Friday, February 15, 2008

Mind the Crack

If you've ever ridden the London tube (that's the metro or subway for all us non-Brits), you have probably seen the sign above the door that reads "Mind the Gap." Again, for the non-Brits, that translates, roughly, to "Watch Your Step."

Last week, Joni and Jason, some friends of ours from SoCal, along with their 10-month old daughter, came to visit us in Brussels via London. We made plans to meet some of my friends for lunch near Schuman, so I suggested we take the metro. Seriously, what kind of tour guide would I be without exposing my guests to the workings and smells of the underground? Besides, I wanted them to experience just how different Brussels' underground was compared to London's.

For reasons not important to this story, we got on the metro at the Gare du Midi, which meant that we had to change lines at Arts Loi and then we would have only two stops before our destination. All things considered, and by that, I mean, given that we were riding the subway and Jason was carrying his daughter in some sort of contraption on his back that protruded out a good foot and a half and he had yet to cold-cock someone while turning, we had a pretty smooth experience -- until Joni smelled smoke.

When we got on the new line at Arts Loi, Joni looked at me and asked, "Can you smoke in here?" I looked around and, sure enough, there was a woman, seated about 5 feet from where I was standing and, more importantly, seated directly next to the little sign indicating smoking is not allowed in the metro, thoroughly enjoying herself a cigarette.

The Smoking Lady saw me at about the same time I saw her. Rather good-naturedly, I wagged my finger at her in a "that's a no-no" sort of way, and BAM, cardinal rule violated. How many times have I said that you are never to engage the crazies? Well, let me tell you, finger-wagging at a crazy person is like a waving a red cape to a bull. I know this now. Do with it what you will.

Smoking lady started smiling in that raging psychotic nutjob sort of way, accentuated by tell-tale crazed serial killer eye rolls. And, it seemed, I had her undivided attention. She took a long pull on her cigarette and threw it down at her feet, still very much lit, in the poorly-ventilated train. Part of me knew, just knew, that nothing good was going to come of this. Call it want you want, mojo, intuition, experience, whatever, but I could just sense a bloggable event coming on.

As we approached the Schuman stop, I inched forward, gesturing for Joni and Jason to follow me, so that we would be ready to make a quick exit when the doors opened. Smoking Lady beat us to the punch. When the train stopped, Smoking Lady was in the middle of the train doorway, fidgeting with her skirt. I was trying to figure out the least intrusive way of reaching around her and pushing the little green button that would open the doors, when she hit the release button and solved my problems for me.

Since no one was waiting to board, I figured Smoking Lady would step off the train and head straight. My plan was to step off and make a quick right, hoping Joni and Jason would follow my lead.

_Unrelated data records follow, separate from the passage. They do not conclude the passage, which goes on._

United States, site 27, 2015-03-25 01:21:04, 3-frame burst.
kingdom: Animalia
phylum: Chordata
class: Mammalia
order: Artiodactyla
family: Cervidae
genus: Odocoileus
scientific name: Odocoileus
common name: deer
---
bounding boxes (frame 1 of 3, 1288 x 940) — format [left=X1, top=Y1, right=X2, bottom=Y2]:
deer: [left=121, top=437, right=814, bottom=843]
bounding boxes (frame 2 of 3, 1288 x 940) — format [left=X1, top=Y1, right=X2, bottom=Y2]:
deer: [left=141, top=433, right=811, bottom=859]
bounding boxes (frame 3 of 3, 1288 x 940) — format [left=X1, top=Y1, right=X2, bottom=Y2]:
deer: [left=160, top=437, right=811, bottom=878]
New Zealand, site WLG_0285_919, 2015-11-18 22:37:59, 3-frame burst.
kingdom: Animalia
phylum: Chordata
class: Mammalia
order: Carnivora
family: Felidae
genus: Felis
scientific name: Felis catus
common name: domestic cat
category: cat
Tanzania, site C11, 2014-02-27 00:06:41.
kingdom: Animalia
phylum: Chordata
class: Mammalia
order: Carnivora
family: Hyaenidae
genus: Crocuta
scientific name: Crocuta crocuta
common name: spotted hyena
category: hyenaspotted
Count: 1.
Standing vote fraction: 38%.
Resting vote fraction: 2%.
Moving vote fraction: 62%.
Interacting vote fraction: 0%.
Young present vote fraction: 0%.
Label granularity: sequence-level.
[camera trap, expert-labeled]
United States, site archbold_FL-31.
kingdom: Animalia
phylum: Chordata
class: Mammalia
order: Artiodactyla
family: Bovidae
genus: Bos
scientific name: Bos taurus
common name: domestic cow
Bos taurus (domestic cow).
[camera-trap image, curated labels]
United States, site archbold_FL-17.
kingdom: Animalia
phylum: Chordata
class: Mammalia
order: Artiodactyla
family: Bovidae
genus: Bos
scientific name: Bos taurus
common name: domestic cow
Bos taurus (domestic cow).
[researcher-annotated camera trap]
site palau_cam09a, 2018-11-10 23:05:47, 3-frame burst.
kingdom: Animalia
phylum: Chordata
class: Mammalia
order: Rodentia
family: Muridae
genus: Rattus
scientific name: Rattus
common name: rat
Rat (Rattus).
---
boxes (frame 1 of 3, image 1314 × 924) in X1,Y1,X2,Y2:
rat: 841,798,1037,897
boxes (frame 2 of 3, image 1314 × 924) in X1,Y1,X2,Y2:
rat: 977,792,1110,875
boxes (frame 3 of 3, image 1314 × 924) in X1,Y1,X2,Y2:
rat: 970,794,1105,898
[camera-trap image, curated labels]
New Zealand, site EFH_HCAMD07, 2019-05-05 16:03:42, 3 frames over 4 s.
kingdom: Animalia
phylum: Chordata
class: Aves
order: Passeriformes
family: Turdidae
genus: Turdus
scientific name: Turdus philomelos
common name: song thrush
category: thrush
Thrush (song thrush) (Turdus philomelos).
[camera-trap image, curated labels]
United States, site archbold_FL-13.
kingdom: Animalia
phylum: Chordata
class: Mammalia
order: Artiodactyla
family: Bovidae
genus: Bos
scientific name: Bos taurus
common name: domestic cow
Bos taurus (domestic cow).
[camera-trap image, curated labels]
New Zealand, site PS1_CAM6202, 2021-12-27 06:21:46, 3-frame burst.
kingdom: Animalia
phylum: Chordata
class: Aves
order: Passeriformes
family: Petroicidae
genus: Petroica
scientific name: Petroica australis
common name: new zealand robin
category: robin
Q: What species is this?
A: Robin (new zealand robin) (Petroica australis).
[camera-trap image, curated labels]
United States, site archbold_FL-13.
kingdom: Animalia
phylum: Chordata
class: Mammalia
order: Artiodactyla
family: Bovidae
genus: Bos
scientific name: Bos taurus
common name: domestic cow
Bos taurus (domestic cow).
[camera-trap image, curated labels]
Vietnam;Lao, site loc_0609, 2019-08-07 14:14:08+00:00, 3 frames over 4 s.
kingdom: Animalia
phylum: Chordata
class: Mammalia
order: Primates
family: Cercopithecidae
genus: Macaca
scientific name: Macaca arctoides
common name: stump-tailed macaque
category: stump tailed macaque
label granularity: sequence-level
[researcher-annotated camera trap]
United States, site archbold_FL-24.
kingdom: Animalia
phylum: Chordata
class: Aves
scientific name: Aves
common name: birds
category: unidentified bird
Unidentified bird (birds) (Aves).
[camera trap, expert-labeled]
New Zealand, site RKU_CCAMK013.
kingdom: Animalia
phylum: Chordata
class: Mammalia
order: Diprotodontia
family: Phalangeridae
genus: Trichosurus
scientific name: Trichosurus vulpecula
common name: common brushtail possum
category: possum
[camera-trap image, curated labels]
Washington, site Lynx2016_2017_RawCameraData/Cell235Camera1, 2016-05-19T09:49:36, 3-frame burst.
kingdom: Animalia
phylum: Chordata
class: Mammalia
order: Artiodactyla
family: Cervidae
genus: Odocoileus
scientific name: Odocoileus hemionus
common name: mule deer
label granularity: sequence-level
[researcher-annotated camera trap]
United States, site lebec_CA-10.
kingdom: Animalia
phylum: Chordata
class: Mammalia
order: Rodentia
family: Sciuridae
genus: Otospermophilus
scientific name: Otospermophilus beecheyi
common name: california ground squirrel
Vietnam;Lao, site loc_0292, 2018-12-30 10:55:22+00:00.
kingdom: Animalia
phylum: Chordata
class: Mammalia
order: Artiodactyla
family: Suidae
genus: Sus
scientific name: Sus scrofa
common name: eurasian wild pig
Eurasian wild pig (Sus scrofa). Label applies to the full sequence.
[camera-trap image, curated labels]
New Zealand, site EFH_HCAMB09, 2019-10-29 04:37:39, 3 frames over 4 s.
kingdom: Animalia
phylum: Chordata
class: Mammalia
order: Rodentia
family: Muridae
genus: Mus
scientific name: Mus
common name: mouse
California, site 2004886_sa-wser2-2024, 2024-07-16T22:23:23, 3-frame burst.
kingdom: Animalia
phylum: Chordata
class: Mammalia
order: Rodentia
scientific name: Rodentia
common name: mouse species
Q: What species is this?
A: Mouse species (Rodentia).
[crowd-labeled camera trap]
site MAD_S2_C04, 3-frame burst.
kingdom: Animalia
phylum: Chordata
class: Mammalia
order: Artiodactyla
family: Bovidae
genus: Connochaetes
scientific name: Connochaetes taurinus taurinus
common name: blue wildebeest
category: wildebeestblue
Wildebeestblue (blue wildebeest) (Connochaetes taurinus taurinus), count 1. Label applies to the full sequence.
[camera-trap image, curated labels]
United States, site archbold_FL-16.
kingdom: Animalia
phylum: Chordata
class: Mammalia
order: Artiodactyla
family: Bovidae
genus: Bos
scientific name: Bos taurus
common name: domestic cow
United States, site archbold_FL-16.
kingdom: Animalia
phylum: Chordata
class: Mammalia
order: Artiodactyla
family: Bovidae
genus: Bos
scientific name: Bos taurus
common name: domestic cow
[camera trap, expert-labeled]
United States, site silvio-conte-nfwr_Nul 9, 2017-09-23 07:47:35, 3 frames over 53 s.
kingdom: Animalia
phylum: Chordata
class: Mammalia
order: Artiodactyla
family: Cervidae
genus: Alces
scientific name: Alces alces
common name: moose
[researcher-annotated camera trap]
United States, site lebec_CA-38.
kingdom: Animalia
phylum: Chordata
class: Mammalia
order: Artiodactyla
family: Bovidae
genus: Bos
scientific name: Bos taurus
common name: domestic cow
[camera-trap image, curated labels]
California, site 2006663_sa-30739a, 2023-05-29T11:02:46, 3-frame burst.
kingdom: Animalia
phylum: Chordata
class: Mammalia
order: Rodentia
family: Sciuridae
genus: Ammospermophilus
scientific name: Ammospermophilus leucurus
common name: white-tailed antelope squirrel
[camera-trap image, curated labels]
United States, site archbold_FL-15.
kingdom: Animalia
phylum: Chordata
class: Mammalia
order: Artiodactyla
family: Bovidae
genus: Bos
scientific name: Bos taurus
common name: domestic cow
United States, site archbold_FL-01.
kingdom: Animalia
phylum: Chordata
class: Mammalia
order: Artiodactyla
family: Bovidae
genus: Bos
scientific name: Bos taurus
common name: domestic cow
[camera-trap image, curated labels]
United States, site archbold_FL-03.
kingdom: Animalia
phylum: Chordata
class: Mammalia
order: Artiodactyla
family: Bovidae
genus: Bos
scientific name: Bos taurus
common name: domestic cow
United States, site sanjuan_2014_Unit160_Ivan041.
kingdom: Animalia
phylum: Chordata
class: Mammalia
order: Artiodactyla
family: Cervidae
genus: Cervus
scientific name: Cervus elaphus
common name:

Well, you know what they say about the plans of mice and men. Smoking Lady threw me a curve when she stepped straight off the train and then IMMEDIATELY hiked up her skirt and started using the bathroom! At this point, I am directly behind her, with one front on the metro and one foot on the platform, caught between the soon to be closing metro doors and her bare ass, trying not to stumble over her, or, worse, step into anything that came from her general direction.

Backing up was out of the question as I would have run into Joni, who would have run into Jason, who would rammed their baby into whoever was standing behind Jason. With the metro about to depart the station, I edged right and prayed that Joni and Jason would follow. If not, they were screwed, as they had never been in the metro before, did not have a cell phone on them, did not speak French or Flemish, and had no idea where we lived. Basically, your standard tourist nightmare if the guide decides to adopt a "you are on your own" mentality.

Miraculously, we all made it off the train without the baby getting caught between the closing doors and without tumbling over Smoking Lady. Once we were clear of the Smoking Lady, Joni looked at me, kind of dazed, and said, "You know, I always thought you were exaggerating in your blog about crazy things that happen to you over here, but not anymore."


Blogger Di Mackey said...

You're back blogging!!! I should work out RSS feeds so that I don't have this panicked 'HOW MANY HAVE I MISSED!'

12:55 PM  
Anonymous Joni said...

You are a crazy person magnet!!!! No doubt!